## Your task
Copy the records unchanged from their first line through the line containing "<instances>", including both of those lines.

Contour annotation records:
════════════════

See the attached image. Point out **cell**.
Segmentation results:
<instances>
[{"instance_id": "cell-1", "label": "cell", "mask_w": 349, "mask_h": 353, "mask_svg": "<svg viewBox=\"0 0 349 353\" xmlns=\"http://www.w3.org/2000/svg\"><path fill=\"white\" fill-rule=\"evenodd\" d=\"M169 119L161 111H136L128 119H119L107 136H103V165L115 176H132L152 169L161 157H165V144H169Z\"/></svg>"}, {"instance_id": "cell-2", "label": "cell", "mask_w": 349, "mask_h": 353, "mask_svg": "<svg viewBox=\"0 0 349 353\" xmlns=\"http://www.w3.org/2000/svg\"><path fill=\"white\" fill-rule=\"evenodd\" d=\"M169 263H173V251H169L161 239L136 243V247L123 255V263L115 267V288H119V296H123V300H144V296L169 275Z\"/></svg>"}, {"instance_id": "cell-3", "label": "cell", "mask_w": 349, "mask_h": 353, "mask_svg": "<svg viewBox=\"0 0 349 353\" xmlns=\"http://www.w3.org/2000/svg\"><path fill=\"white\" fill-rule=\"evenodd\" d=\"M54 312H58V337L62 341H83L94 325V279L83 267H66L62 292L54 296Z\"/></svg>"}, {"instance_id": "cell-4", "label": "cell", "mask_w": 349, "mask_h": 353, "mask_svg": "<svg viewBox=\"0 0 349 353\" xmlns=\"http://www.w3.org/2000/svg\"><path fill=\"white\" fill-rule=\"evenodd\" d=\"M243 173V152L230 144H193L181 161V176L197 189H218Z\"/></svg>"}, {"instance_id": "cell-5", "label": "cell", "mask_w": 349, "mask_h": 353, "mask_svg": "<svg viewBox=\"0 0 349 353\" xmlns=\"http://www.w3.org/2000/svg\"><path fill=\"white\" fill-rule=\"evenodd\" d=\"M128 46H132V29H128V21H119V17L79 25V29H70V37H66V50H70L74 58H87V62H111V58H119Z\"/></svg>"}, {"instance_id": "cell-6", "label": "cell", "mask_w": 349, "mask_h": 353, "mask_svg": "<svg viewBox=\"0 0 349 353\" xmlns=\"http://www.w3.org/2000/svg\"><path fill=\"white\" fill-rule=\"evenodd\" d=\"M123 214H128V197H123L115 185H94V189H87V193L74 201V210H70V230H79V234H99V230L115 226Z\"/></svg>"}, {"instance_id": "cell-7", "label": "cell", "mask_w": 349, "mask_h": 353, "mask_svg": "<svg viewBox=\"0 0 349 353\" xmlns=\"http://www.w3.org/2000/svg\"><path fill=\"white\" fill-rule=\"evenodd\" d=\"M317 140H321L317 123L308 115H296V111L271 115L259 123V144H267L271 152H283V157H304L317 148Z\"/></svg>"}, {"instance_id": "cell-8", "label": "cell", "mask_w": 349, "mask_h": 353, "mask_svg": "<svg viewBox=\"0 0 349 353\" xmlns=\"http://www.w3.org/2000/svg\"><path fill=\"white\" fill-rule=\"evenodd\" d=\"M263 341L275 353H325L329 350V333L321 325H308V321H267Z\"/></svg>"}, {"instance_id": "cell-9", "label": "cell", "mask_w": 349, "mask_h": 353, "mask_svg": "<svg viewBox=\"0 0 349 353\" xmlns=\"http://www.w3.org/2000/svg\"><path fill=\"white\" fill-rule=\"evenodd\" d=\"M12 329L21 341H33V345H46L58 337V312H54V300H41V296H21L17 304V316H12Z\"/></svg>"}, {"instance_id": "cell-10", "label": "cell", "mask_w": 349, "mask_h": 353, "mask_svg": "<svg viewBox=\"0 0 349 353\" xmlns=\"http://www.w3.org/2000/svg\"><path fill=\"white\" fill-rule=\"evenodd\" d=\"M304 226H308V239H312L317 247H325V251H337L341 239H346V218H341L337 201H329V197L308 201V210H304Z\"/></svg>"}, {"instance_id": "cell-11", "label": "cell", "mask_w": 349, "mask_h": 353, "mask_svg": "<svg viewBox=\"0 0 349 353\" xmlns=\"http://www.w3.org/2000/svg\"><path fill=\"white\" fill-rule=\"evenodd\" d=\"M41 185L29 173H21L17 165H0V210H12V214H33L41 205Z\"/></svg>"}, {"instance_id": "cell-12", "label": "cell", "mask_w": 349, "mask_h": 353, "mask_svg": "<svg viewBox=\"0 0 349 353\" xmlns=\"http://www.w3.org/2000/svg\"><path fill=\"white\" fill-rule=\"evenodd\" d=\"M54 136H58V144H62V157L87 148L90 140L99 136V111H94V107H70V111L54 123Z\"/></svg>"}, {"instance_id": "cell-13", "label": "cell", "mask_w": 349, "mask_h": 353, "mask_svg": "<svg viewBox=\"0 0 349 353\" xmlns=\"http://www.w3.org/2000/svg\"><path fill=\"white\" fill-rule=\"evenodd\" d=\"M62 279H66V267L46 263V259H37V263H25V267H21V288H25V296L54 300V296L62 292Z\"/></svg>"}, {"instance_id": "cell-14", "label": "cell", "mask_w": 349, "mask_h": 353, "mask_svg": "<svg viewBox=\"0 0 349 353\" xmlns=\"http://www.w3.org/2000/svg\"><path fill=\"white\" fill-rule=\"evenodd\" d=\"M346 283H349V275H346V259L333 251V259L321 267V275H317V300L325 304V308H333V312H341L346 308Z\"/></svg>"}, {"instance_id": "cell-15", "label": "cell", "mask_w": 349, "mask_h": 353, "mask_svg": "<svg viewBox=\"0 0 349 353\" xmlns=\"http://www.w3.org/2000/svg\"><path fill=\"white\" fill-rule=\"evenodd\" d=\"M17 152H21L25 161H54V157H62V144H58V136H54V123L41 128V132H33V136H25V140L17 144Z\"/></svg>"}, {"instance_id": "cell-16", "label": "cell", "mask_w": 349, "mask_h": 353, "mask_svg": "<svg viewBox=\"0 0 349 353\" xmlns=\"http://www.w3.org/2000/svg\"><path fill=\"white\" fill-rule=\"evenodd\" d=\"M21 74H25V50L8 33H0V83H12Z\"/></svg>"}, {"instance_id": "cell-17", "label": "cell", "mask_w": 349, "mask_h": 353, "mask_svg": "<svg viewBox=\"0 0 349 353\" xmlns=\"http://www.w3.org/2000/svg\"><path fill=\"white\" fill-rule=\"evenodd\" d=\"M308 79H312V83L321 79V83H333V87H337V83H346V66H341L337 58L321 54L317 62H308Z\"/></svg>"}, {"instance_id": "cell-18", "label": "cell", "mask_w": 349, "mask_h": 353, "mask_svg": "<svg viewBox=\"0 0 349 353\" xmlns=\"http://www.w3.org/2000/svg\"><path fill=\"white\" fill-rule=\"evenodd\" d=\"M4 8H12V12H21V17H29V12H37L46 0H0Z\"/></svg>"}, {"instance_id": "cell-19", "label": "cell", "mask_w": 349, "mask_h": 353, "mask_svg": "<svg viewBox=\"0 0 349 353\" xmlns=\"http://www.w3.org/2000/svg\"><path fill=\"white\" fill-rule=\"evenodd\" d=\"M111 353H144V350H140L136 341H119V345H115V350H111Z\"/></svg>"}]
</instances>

════════════════

## Written solution
See the attached image. Point out **cell**.
Segmentation results:
<instances>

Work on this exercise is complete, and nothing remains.